▶ [Task details]: Reproduce the part of the records below that opens with the line containing "If you don't" and closes with the line containing "Symbole Polskiej przyrody", both lines included. Give only the text of those lines and leave the pictures out.

▶ [Dataset records]:
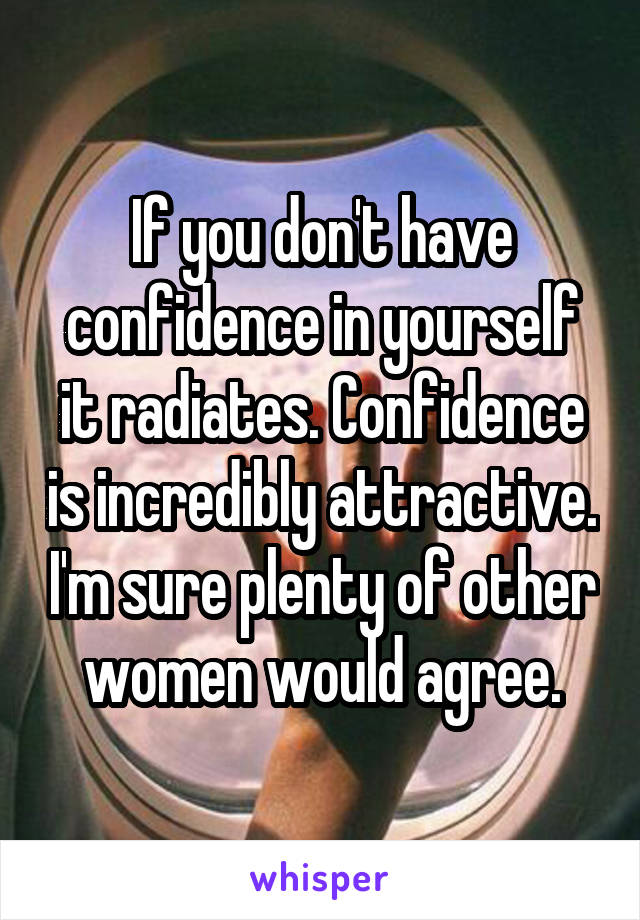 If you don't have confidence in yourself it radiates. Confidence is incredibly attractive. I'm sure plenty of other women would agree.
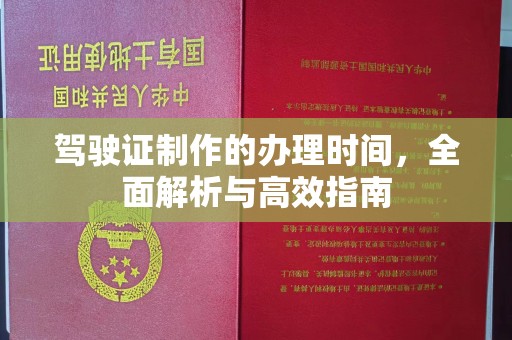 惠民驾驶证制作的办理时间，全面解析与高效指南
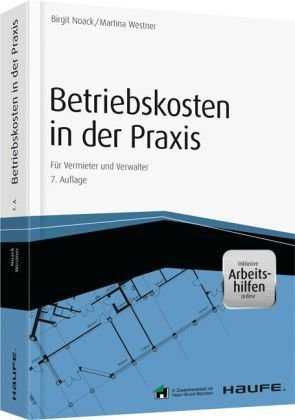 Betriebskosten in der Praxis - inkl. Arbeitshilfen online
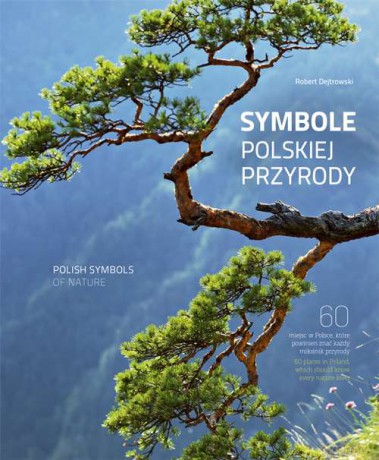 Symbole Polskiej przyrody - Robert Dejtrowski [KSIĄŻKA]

...

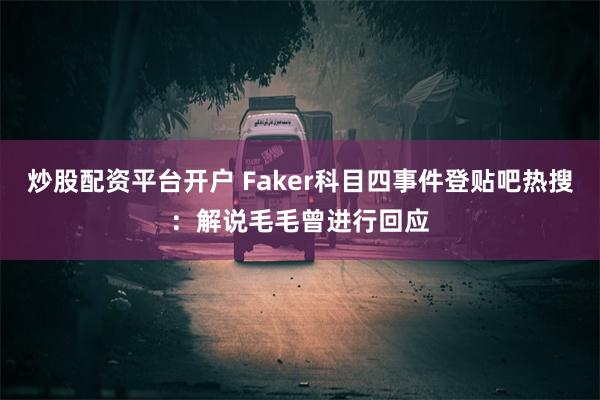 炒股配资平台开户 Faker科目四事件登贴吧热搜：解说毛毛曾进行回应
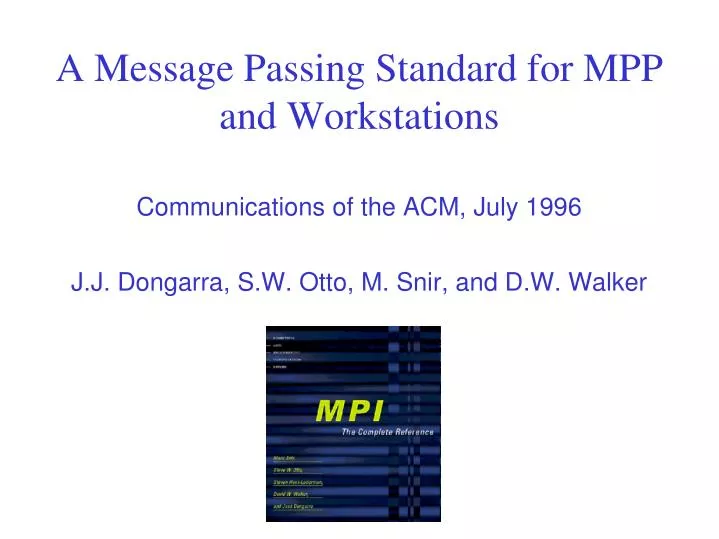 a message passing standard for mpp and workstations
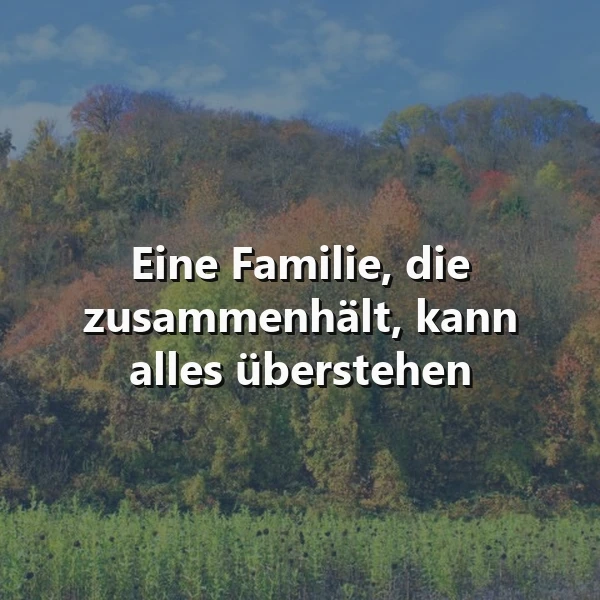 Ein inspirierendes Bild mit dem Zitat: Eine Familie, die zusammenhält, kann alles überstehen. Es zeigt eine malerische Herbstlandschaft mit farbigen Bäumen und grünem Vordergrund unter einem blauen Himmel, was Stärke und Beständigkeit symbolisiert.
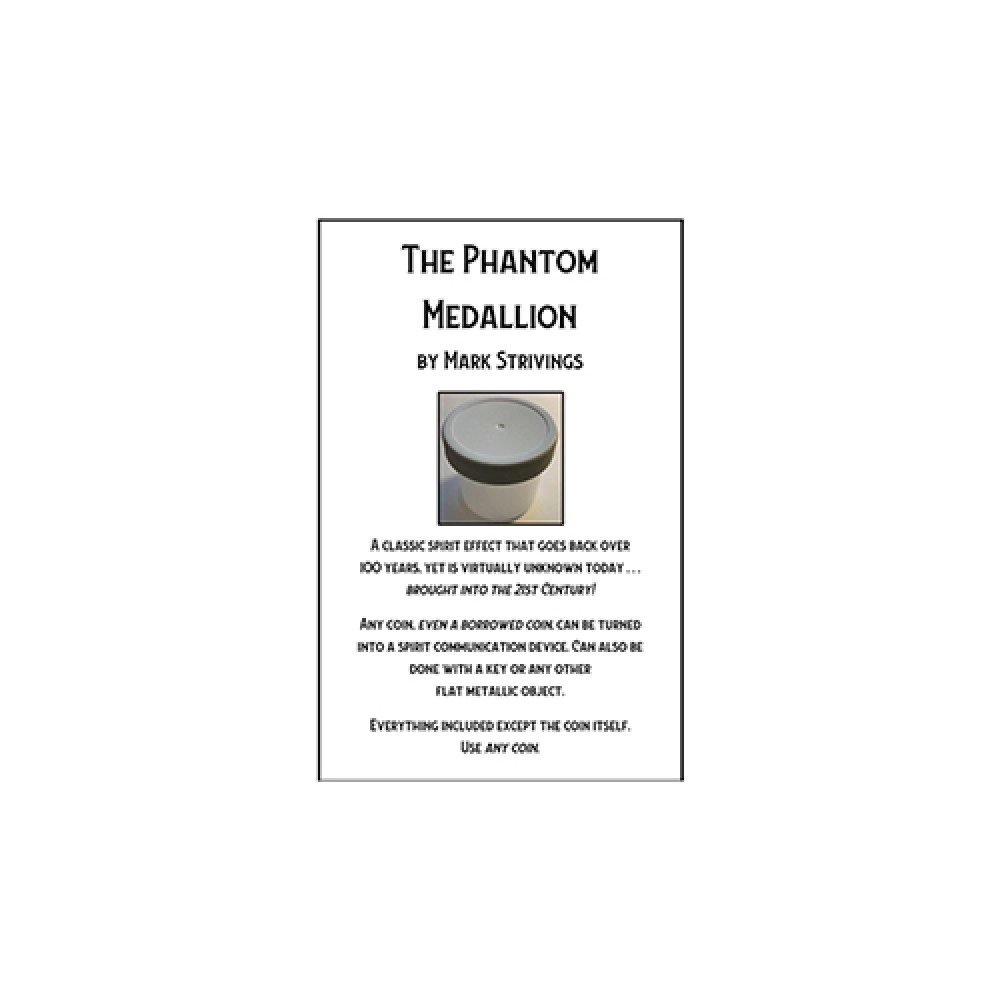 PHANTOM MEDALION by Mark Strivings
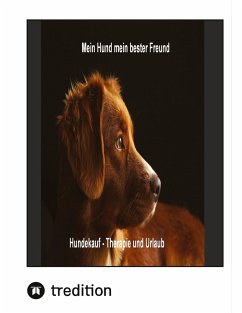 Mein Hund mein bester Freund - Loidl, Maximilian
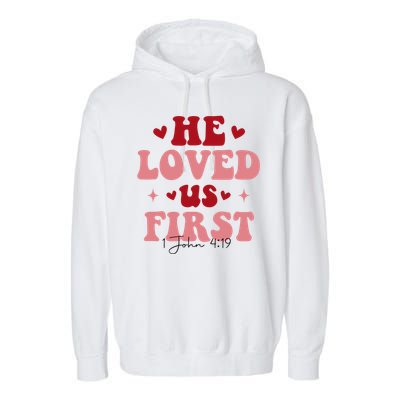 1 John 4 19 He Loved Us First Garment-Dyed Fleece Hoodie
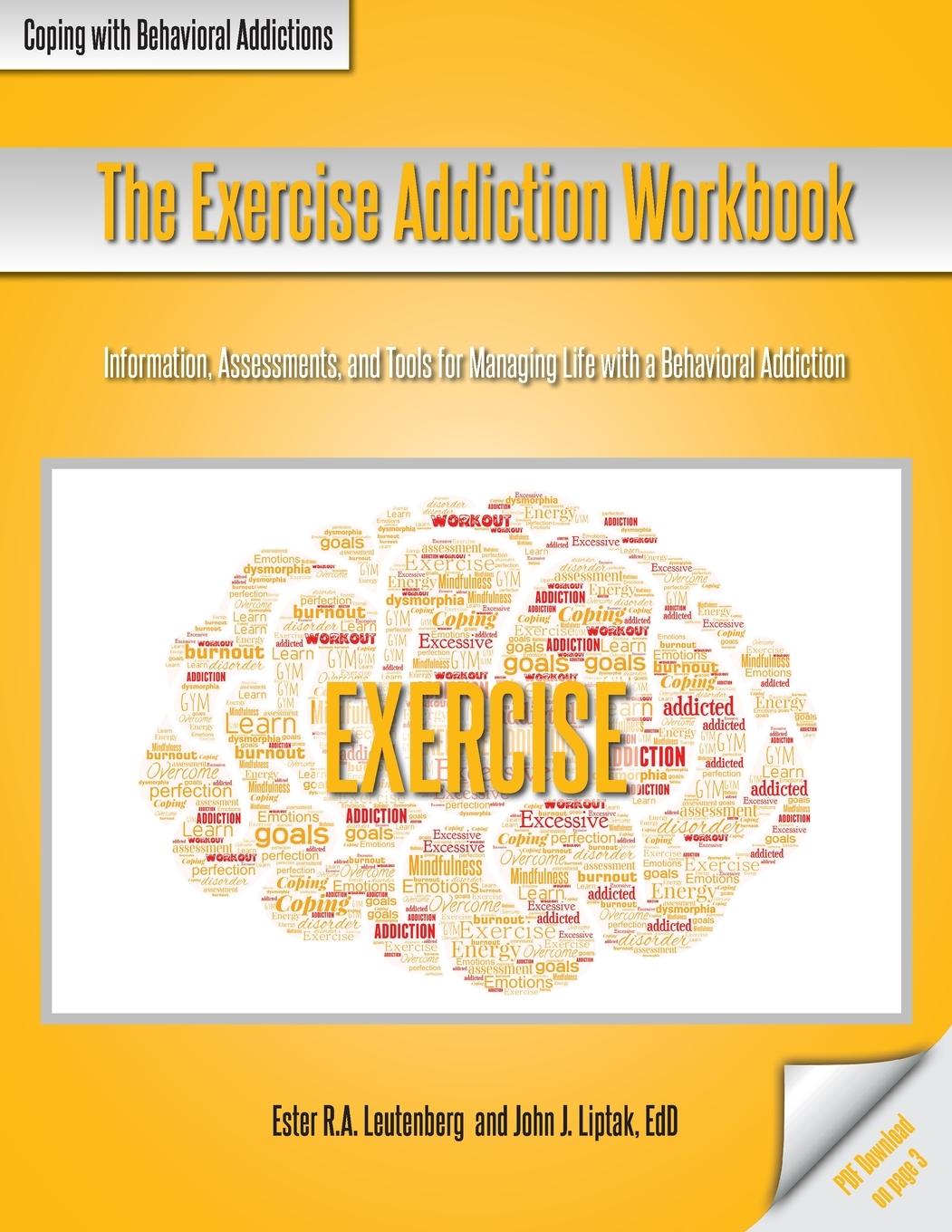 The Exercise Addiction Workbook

▶ [Answer box]:
 If you don't have confidence in yourself it radiates. Confidence is incredibly attractive. I'm sure plenty of other women would agree.
 惠民驾驶证制作的办理时间，全面解析与高效指南
 Betriebskosten in der Praxis - inkl. Arbeitshilfen online
 Symbole Polskiej przyrody - Robert Dejtrowski [KSIĄŻKA]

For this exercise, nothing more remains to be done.